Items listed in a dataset
****
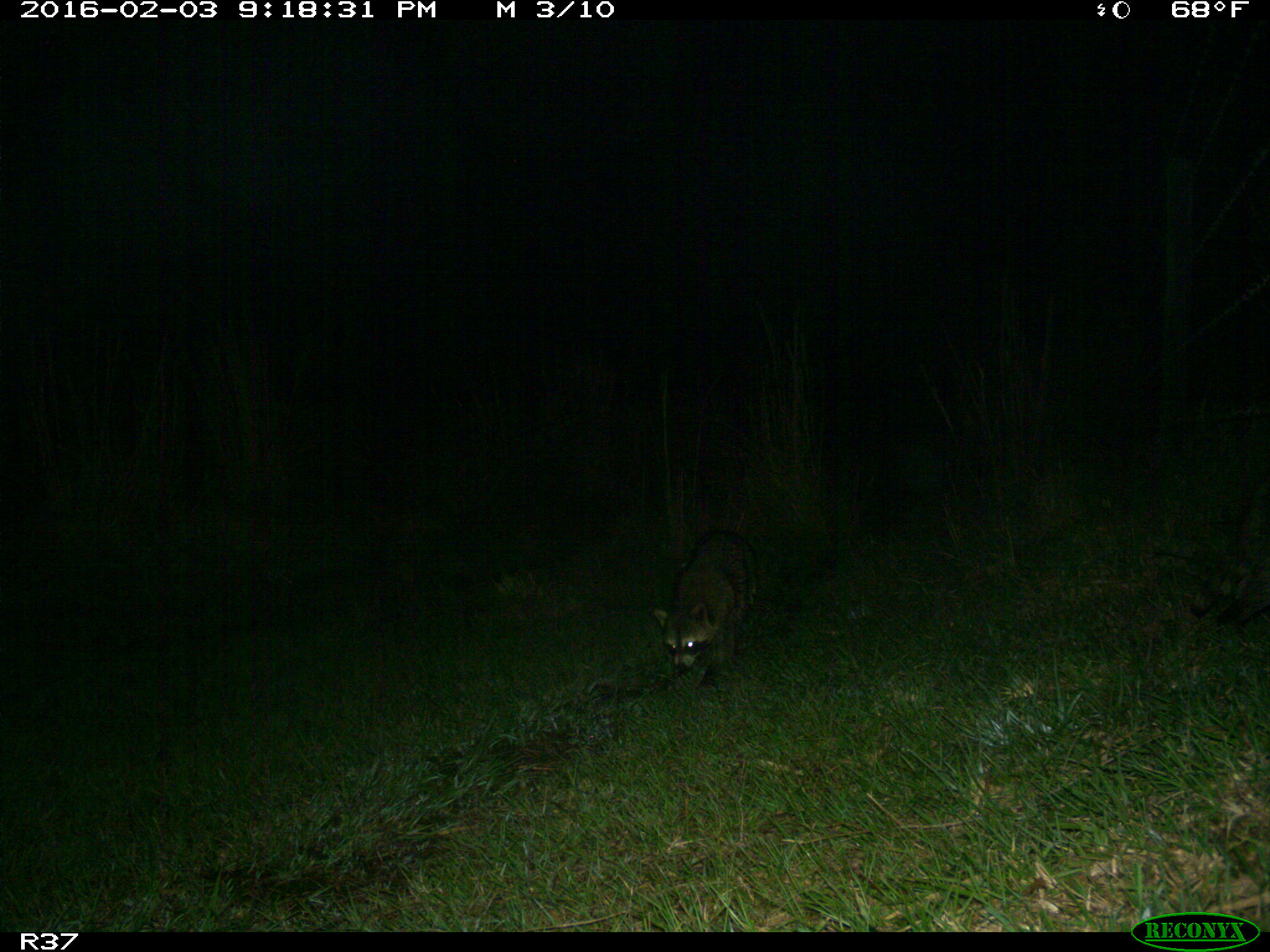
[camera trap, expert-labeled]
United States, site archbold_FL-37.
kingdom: Animalia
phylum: Chordata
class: Mammalia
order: Carnivora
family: Procyonidae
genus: Procyon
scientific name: Procyon lotor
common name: common raccoon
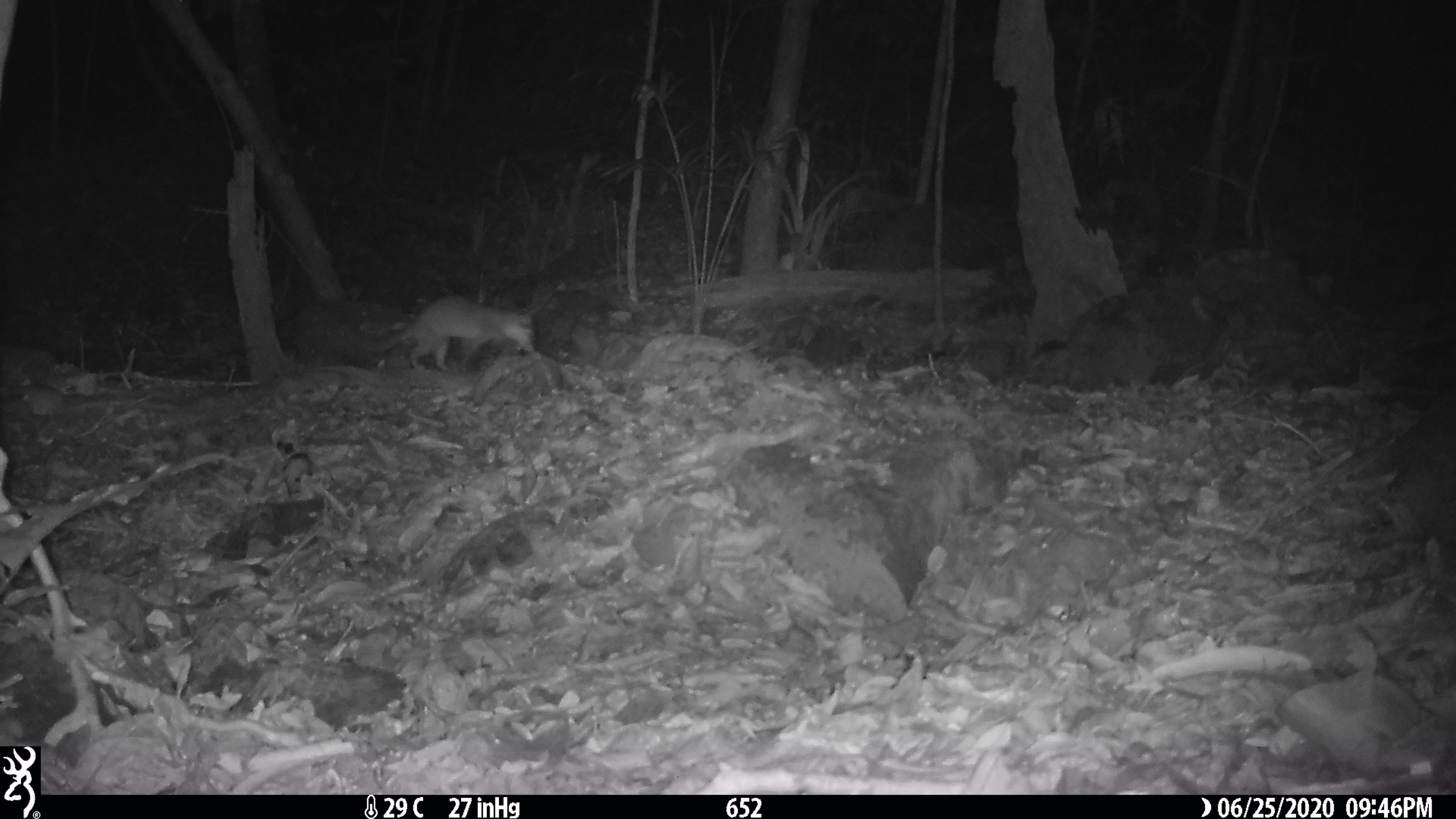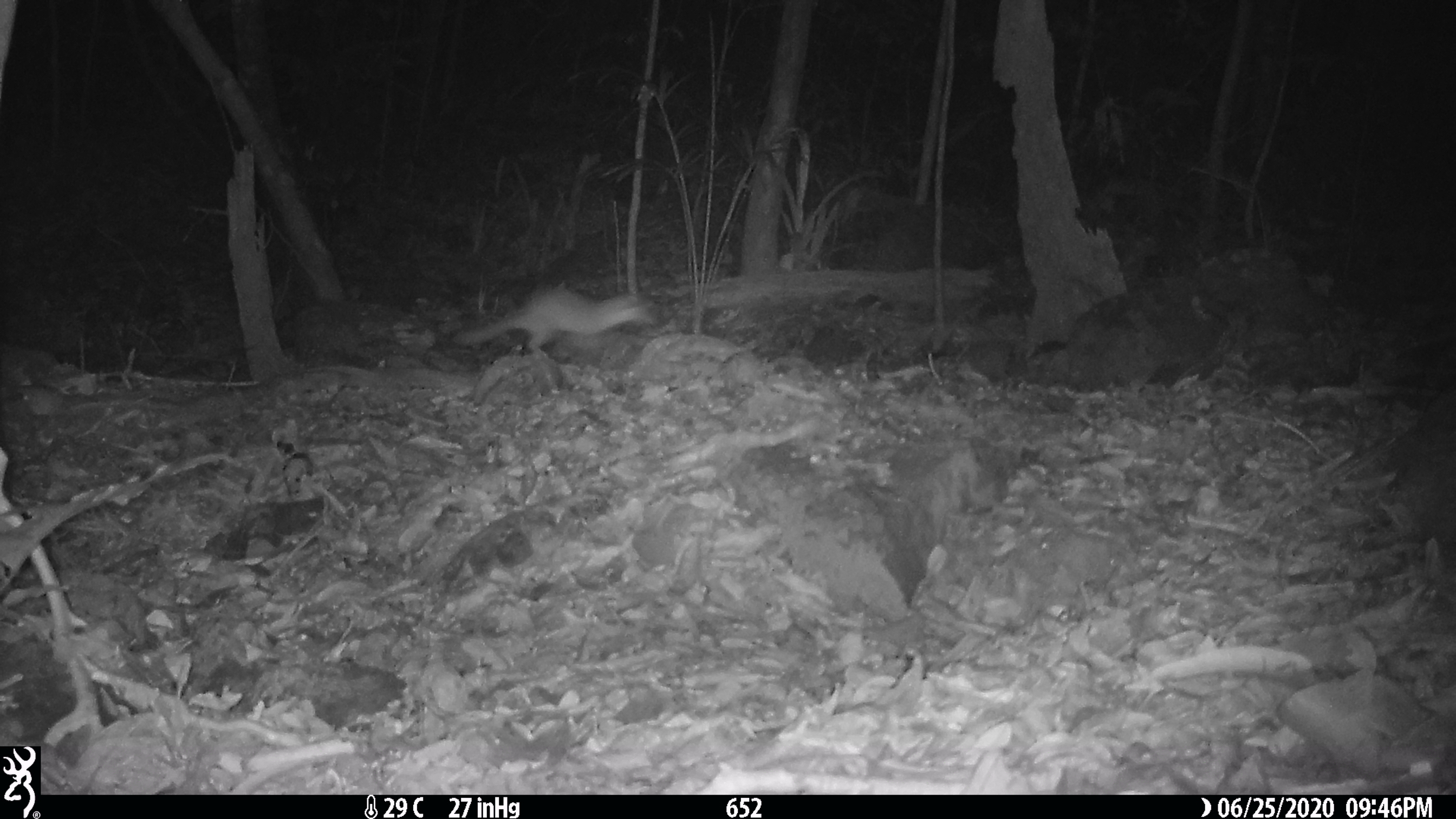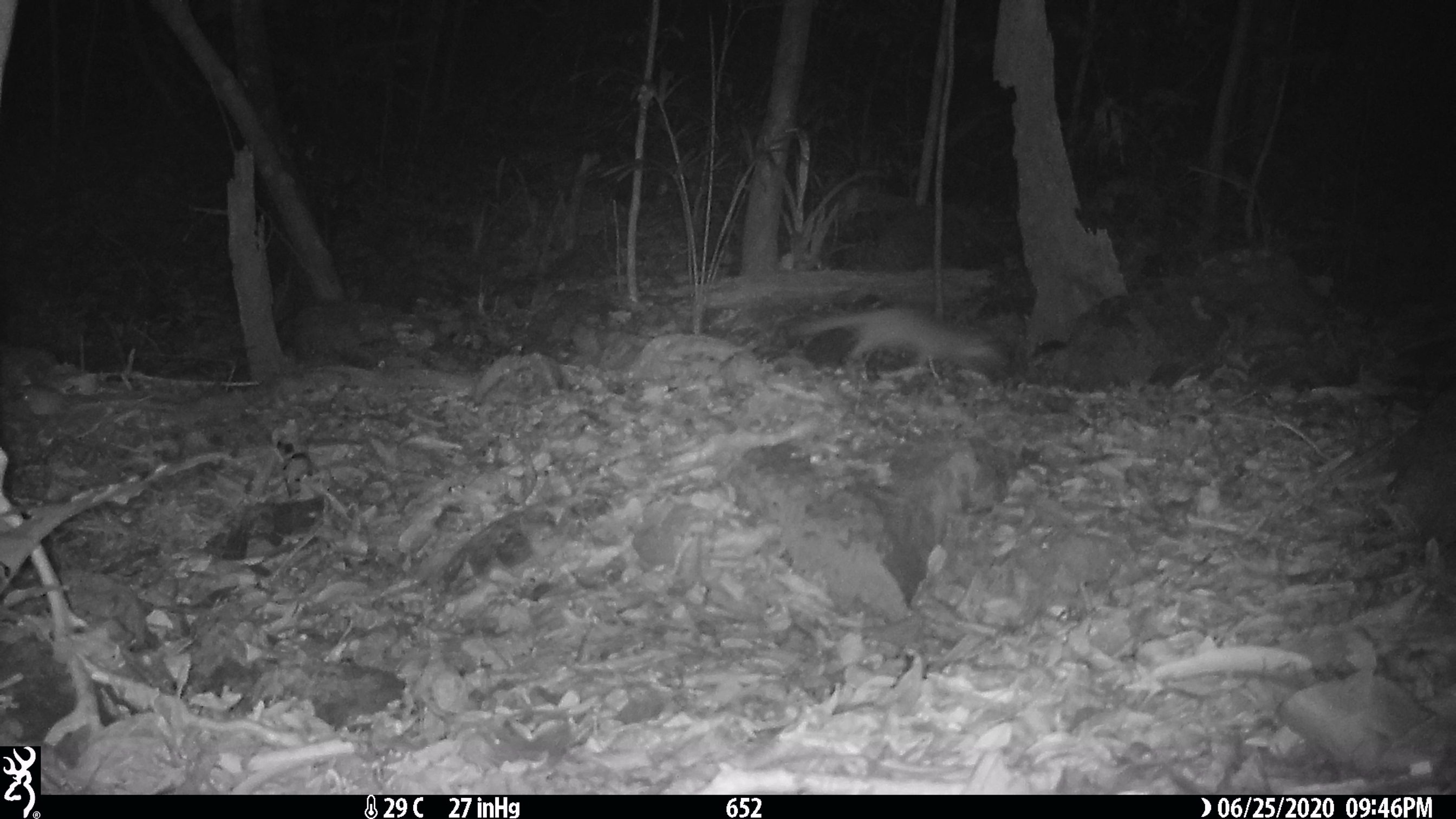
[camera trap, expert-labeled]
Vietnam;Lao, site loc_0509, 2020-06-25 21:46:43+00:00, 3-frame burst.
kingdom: Animalia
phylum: Chordata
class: Mammalia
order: Carnivora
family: Mustelidae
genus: Melogale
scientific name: Melogale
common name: ferret badger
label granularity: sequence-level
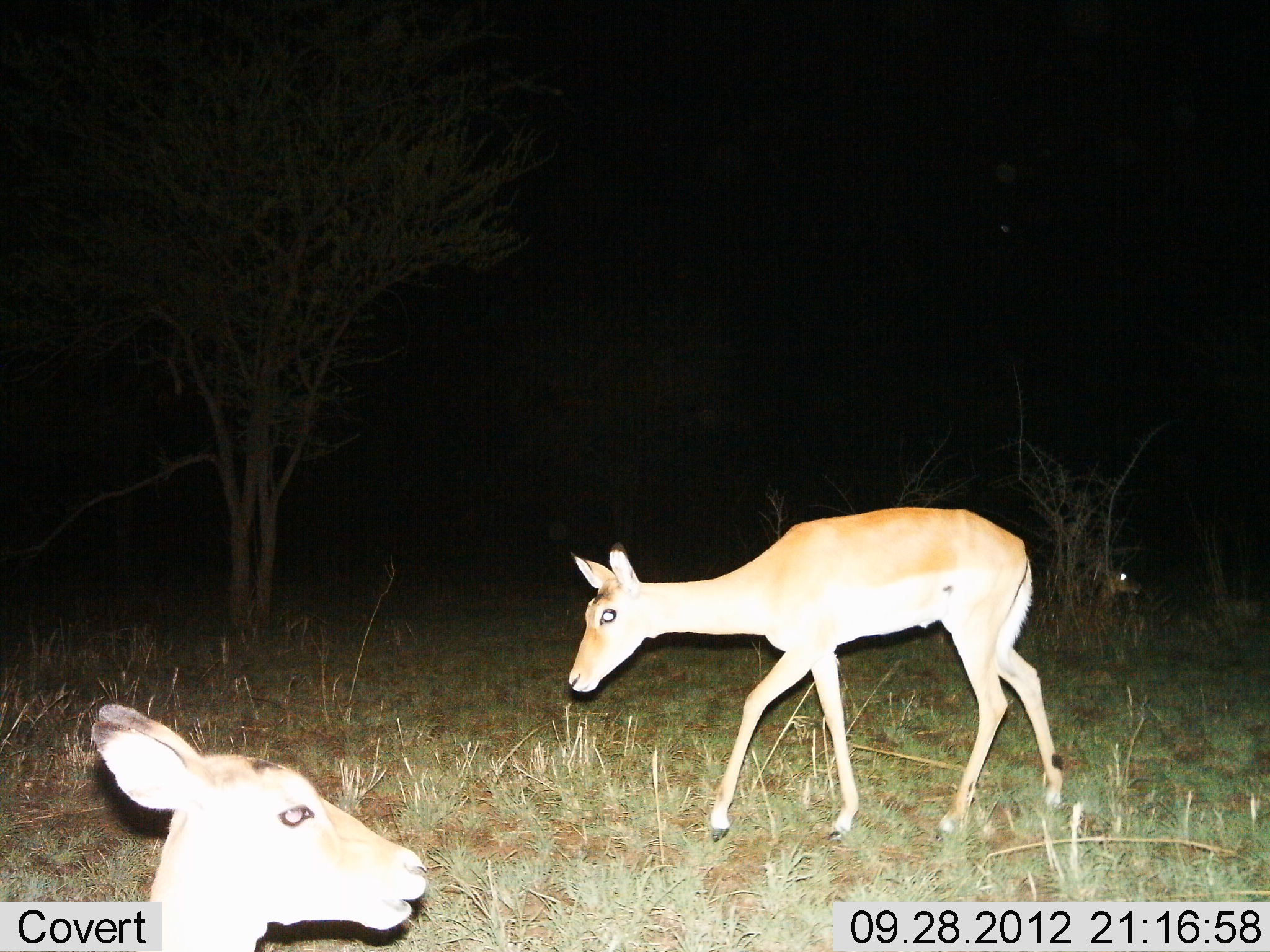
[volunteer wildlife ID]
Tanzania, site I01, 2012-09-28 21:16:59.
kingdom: Animalia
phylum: Chordata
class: Mammalia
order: Artiodactyla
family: Bovidae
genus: Aepyceros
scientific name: Aepyceros melampus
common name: impala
Impala (Aepyceros melampus), count 2. Behavior (volunteer vote fractions): standing 40%, resting 50%, moving 60%, interacting 0%. Young present (vote fraction): 0%. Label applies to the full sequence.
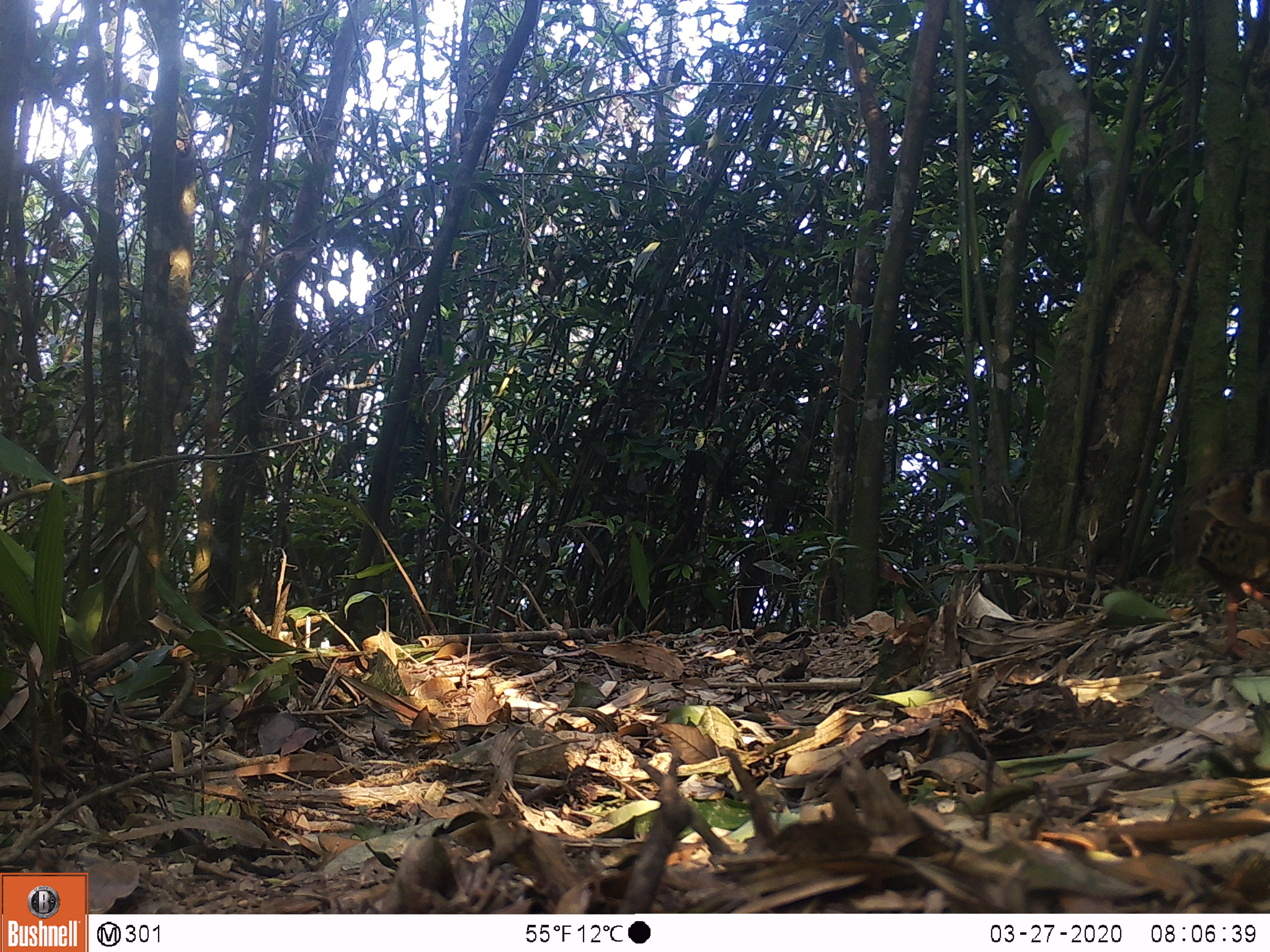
****
Return all records exactly; no pictures.

RESPONSE TO THIS TASK —
[camera trap, expert-labeled]
United States, site archbold_FL-37.
kingdom: Animalia
phylum: Chordata
class: Mammalia
order: Carnivora
family: Procyonidae
genus: Procyon
scientific name: Procyon lotor
common name: common raccoon
[camera trap, expert-labeled]
Vietnam;Lao, site loc_0509, 2020-06-25 21:46:43+00:00, 3-frame burst.
kingdom: Animalia
phylum: Chordata
class: Mammalia
order: Carnivora
family: Mustelidae
genus: Melogale
scientific name: Melogale
common name: ferret badger
label granularity: sequence-level
[volunteer wildlife ID]
Tanzania, site I01, 2012-09-28 21:16:59.
kingdom: Animalia
phylum: Chordata
class: Mammalia
order: Artiodactyla
family: Bovidae
genus: Aepyceros
scientific name: Aepyceros melampus
common name: impala
Impala (Aepyceros melampus), count 2. Behavior (volunteer vote fractions): standing 40%, resting 50%, moving 60%, interacting 0%. Young present (vote fraction): 0%. Label applies to the full sequence.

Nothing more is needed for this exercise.